Monday, April 11, 2011

Thing 360 Swim in the Shannon

When I got back from my holiday in Australia, after twenty three hours or so of travelling, Blond Boss was all about the going home. I, on the other hand, had to get into town. I told everyone that it was because I was mad to see my mates that I hadn't seen in three weeks, but it was actually because I missed the River Shannon. How ultimate-sad-ass is that? I wanted to go have a look at the river. I told you that I love Limerick, I really wasn't kidding.

So, eh, after that highly embarrassing admission, it should be no surprise that I've always wanted to swim in the Shannon. Not just anywhere though, I didn't want to be diving into the river at Carrick on Shannon, or in Lough Derg, I wanted to go swimming in the city centre. Right in the bit of the Shannon that makes Limerick City look pretty.
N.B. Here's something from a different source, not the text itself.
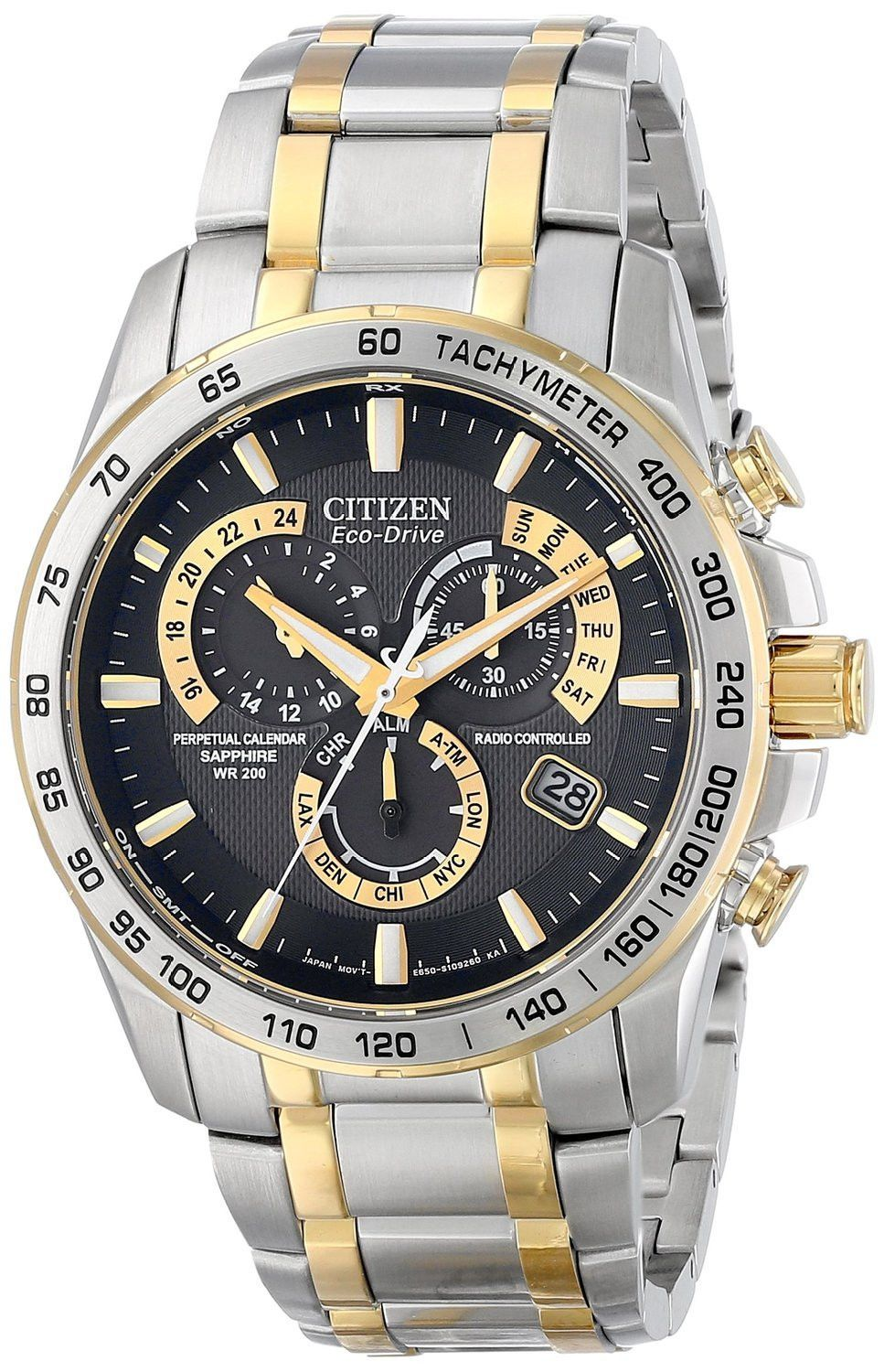citizen eco drive watch watches for men women powered by citizen eco drive men s perpetual chrono a t watch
The problem... floating menace...
Look at that face and tell me that you're not intimidated. I'm pretty sure he's planning to kill me.
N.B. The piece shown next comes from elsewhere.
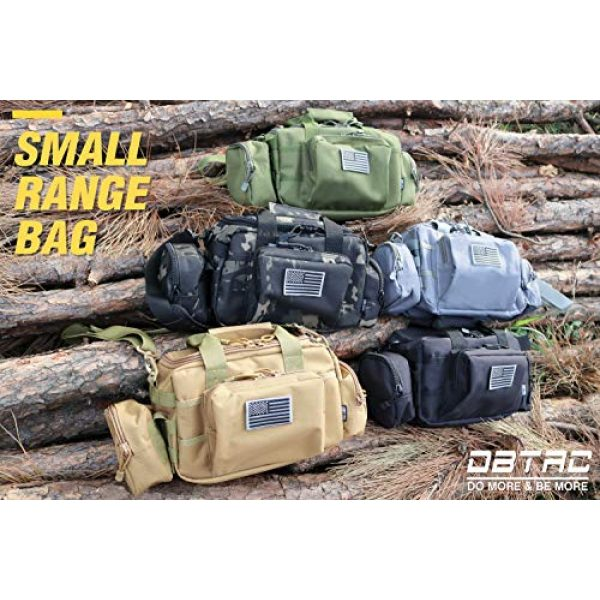 DBTAC Pistol Case 6 DBTAC DO More & BE More Gun Range Bag Small | Tactical 2X Pistol Shooting Range Duffle Bag with Lockable Zipper for Handguns and Ammo | US Flag Patch + MOLLE Pouch + Universal Holster Included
It would be false to say that I've got a phobia of swans, I'm not that afraid of them, they just make me nervous. And when I see them gathering, in a little dangerous posse right at the edge of the steps where I'm trying to get into the water to swim, well, I start sweating a little.

When they refuse to leave that spot, and then start congregating in the new spot that I choose, I start considering swan-heavy conspiracy theories. How much do they know? How much do we really know about them? We know that they can brake peoples' arms, apparently. What else are they capable of?

Finally, they moved off, and having spent an age watching them, I considered chickening out. I didn't though. You can't walk across burning wood one day and then freak out about swans the next. Stupid swans.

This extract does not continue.